**Exercise directions**.
Output, with no changes, the span of lines that opens with the line containing "Looking at these options —" and closes with the last line.

------------------------------------------------------------------------

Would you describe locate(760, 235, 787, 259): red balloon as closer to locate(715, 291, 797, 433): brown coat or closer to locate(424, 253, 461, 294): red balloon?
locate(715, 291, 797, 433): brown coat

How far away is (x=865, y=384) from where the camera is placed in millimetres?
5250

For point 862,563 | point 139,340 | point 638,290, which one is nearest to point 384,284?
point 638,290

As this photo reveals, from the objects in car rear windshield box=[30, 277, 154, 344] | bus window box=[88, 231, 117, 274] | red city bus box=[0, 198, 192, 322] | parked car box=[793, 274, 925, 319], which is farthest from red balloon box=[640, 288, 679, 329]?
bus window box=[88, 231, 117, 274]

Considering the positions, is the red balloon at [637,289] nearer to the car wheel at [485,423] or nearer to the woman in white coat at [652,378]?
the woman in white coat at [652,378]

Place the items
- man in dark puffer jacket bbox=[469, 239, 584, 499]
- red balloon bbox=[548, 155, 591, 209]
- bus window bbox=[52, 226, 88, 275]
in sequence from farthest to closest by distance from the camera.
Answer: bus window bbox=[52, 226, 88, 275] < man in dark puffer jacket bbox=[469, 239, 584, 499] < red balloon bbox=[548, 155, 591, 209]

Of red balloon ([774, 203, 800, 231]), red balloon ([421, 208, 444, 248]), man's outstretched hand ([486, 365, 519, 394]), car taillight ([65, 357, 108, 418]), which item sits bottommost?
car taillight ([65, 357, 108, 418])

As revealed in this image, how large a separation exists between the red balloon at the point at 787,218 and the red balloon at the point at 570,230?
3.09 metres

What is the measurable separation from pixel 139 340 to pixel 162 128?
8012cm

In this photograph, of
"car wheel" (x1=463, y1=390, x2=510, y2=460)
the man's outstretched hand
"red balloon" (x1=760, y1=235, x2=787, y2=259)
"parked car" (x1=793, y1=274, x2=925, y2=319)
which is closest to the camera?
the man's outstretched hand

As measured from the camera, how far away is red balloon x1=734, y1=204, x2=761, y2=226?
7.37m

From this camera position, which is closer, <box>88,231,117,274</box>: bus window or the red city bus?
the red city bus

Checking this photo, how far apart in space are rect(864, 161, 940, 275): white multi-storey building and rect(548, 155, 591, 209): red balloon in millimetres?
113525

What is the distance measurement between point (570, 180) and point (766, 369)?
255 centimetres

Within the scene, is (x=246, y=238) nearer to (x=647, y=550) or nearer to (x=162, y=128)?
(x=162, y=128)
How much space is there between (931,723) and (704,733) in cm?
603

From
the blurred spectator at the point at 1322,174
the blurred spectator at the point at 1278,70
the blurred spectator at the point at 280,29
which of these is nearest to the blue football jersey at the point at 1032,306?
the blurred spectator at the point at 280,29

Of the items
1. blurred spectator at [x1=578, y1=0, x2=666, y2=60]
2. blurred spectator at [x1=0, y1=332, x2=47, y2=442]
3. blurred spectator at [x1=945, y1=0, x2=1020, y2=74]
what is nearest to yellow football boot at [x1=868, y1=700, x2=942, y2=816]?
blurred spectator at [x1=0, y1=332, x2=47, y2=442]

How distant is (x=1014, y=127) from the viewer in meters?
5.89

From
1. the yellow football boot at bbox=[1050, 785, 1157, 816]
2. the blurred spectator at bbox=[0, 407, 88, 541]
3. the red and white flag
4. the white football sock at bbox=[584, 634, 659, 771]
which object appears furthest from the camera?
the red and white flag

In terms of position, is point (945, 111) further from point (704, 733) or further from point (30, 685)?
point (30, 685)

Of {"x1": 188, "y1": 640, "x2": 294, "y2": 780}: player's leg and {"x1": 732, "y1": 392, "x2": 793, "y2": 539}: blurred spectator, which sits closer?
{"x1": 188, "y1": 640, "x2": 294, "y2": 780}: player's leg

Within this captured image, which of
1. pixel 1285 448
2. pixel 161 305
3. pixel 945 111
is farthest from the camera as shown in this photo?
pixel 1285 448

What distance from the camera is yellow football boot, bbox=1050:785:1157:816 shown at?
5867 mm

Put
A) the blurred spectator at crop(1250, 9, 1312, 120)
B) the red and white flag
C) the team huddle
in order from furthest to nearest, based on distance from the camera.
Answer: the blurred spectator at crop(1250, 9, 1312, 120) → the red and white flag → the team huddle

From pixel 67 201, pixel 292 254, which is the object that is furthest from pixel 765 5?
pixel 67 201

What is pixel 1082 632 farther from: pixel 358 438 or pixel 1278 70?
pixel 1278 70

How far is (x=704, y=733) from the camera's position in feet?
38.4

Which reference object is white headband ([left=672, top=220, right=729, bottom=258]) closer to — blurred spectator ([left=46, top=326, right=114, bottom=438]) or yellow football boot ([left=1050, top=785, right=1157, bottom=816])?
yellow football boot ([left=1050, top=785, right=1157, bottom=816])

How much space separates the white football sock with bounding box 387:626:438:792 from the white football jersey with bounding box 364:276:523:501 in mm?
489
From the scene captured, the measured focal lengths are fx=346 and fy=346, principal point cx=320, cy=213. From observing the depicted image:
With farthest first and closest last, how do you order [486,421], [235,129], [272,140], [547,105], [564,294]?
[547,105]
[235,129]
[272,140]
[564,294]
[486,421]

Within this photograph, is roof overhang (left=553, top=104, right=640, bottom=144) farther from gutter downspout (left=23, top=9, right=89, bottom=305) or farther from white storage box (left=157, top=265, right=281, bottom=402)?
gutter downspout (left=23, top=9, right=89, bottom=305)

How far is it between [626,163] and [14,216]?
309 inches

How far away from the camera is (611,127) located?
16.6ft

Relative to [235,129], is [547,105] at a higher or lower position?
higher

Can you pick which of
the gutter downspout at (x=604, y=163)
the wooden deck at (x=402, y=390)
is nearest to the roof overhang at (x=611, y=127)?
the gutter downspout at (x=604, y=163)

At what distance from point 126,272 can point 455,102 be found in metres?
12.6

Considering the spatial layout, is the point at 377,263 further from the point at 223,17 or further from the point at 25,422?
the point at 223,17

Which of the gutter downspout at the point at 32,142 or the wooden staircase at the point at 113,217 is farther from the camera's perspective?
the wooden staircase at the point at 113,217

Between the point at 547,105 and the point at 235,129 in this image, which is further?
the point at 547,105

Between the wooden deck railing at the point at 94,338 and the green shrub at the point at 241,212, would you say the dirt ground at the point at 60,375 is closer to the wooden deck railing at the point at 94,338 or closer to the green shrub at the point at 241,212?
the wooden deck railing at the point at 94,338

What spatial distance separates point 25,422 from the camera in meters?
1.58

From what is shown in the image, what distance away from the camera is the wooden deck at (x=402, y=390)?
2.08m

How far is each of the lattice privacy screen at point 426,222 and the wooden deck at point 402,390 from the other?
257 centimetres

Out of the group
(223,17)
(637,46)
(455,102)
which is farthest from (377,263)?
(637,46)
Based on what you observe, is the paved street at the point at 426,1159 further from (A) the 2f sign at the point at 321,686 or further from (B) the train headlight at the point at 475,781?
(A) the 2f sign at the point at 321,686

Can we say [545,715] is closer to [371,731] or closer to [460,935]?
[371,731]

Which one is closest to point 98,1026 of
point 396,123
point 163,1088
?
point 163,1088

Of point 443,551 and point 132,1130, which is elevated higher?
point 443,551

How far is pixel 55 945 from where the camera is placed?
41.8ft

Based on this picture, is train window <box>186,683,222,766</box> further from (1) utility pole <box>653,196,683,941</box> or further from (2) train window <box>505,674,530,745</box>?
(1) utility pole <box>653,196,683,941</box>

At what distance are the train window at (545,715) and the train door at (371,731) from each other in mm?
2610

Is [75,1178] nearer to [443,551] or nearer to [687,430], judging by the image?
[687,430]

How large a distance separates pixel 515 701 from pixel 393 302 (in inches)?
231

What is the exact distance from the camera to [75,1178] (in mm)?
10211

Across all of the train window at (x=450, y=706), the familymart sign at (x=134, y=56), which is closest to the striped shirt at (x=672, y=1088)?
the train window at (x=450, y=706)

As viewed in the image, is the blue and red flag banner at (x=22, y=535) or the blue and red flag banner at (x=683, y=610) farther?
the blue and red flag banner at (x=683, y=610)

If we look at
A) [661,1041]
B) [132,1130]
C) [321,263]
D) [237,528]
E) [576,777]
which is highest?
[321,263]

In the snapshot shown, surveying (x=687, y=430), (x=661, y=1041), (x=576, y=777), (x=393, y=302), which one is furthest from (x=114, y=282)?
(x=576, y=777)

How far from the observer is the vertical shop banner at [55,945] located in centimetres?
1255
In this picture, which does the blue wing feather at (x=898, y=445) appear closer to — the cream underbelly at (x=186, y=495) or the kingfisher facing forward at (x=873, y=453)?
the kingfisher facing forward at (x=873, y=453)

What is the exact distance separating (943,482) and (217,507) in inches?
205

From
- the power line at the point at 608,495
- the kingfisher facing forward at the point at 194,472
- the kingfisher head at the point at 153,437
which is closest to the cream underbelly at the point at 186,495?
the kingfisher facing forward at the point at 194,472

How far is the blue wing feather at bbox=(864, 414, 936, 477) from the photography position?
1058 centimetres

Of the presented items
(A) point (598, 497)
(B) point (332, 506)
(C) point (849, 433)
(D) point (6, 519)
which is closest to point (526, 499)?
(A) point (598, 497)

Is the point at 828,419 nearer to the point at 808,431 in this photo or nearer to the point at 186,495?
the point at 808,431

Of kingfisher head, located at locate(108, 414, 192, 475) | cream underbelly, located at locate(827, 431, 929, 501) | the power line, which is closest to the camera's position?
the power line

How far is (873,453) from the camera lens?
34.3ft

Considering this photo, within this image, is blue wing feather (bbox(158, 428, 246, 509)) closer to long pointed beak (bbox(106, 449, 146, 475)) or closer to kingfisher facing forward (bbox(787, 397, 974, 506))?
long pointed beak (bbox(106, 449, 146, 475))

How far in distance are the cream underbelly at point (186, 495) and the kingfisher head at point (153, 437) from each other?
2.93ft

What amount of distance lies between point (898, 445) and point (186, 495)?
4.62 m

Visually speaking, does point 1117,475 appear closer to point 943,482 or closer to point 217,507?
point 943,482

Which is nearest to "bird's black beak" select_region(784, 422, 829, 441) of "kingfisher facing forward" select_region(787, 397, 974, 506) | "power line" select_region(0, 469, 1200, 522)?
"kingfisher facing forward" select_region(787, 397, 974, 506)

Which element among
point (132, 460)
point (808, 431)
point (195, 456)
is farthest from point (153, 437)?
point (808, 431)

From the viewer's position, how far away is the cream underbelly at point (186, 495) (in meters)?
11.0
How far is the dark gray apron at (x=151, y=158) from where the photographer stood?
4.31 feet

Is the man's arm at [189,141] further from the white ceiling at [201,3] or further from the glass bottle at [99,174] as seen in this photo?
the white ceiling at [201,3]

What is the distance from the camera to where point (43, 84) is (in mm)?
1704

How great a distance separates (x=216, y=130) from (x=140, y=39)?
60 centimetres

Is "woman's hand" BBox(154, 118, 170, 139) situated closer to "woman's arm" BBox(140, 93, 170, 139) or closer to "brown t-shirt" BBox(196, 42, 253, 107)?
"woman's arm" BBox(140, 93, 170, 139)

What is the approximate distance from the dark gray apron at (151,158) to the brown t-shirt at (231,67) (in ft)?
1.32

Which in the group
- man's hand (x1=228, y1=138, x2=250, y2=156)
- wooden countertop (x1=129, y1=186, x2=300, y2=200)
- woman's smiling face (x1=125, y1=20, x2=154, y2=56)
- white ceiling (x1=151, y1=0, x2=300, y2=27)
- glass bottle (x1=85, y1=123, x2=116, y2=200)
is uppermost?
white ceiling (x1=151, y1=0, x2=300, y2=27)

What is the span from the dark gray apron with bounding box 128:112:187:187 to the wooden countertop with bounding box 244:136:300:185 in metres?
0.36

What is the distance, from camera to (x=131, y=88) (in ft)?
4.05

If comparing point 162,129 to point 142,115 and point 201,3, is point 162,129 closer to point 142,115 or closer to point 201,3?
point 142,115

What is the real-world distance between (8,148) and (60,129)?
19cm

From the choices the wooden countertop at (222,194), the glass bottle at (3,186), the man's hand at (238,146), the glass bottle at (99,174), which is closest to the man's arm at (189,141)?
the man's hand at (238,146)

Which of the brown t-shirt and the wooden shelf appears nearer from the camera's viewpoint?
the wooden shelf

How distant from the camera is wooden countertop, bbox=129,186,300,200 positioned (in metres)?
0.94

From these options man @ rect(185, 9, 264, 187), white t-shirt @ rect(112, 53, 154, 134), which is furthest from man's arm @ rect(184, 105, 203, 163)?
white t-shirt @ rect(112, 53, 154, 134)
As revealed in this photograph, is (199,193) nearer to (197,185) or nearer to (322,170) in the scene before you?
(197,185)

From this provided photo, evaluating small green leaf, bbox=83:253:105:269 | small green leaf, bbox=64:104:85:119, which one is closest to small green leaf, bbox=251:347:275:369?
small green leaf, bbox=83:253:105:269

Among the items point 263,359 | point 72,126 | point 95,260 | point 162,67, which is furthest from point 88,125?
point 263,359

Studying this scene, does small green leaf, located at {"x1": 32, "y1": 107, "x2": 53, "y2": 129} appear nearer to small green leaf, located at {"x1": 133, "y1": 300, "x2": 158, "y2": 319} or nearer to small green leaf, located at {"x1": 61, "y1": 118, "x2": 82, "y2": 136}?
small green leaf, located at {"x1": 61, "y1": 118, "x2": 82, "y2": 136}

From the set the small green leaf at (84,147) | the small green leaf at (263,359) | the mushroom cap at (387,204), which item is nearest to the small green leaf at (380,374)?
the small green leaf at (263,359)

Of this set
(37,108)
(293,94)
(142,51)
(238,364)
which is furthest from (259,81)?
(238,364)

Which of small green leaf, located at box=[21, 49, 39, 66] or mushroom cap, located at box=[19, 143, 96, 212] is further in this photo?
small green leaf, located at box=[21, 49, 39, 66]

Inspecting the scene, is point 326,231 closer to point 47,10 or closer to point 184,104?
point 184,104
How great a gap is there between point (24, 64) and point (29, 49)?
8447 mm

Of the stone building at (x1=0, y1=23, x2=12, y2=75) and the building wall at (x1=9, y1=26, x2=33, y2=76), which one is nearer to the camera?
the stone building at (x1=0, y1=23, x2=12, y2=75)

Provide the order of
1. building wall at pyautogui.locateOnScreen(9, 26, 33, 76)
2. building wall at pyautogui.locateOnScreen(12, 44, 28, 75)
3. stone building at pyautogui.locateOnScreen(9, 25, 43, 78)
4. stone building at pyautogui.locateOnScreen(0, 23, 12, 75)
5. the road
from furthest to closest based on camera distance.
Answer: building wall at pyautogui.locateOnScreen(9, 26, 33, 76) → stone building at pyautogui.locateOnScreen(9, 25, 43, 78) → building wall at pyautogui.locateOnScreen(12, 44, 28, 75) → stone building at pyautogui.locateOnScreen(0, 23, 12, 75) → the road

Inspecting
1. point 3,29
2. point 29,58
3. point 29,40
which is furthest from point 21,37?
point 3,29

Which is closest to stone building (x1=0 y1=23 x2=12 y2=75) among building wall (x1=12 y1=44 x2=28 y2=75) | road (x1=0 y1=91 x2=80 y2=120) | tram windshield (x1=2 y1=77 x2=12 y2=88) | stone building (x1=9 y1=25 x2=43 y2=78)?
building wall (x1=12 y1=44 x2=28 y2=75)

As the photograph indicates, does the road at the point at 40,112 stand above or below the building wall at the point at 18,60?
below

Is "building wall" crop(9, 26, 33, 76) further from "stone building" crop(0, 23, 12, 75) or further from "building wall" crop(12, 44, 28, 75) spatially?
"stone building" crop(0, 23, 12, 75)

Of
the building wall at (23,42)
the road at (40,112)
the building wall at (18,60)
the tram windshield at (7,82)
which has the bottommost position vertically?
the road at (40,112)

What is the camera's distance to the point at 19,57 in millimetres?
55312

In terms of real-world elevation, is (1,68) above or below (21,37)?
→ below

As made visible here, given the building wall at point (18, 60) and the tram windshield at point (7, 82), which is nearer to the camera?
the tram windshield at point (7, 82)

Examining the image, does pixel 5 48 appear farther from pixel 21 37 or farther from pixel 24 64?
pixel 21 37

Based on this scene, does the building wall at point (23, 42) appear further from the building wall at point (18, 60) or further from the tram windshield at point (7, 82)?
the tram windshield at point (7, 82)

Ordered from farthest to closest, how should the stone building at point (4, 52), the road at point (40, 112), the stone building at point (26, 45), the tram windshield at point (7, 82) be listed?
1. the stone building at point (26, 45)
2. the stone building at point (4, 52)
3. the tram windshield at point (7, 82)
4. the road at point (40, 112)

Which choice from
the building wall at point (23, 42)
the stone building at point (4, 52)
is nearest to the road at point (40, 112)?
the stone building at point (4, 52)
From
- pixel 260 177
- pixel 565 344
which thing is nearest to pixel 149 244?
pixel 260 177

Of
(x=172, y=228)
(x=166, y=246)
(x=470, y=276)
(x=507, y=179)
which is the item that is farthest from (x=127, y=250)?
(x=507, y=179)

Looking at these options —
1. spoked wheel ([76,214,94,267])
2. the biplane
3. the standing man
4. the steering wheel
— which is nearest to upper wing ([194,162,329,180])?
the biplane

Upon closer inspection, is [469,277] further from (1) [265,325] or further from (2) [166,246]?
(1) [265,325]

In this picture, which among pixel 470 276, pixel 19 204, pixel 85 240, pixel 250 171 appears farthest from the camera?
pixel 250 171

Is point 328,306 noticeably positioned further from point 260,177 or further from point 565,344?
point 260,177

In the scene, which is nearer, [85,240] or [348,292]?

------------------------------------------------------------------------

**Expected answer**.
Looking at these options —
1. spoked wheel ([76,214,94,267])
2. the biplane
3. the standing man
4. the steering wheel
— which is nearest to upper wing ([194,162,329,180])?
the biplane

Upon closer inspection, is [469,277] further from (1) [265,325] or further from (2) [166,246]?
(1) [265,325]

In this picture, which among pixel 470 276, pixel 19 204, pixel 85 240, pixel 250 171 appears farthest from the camera?
pixel 250 171

Is point 328,306 noticeably positioned further from point 260,177 or further from point 565,344?
point 260,177

In the scene, which is nearer, [85,240] or [348,292]?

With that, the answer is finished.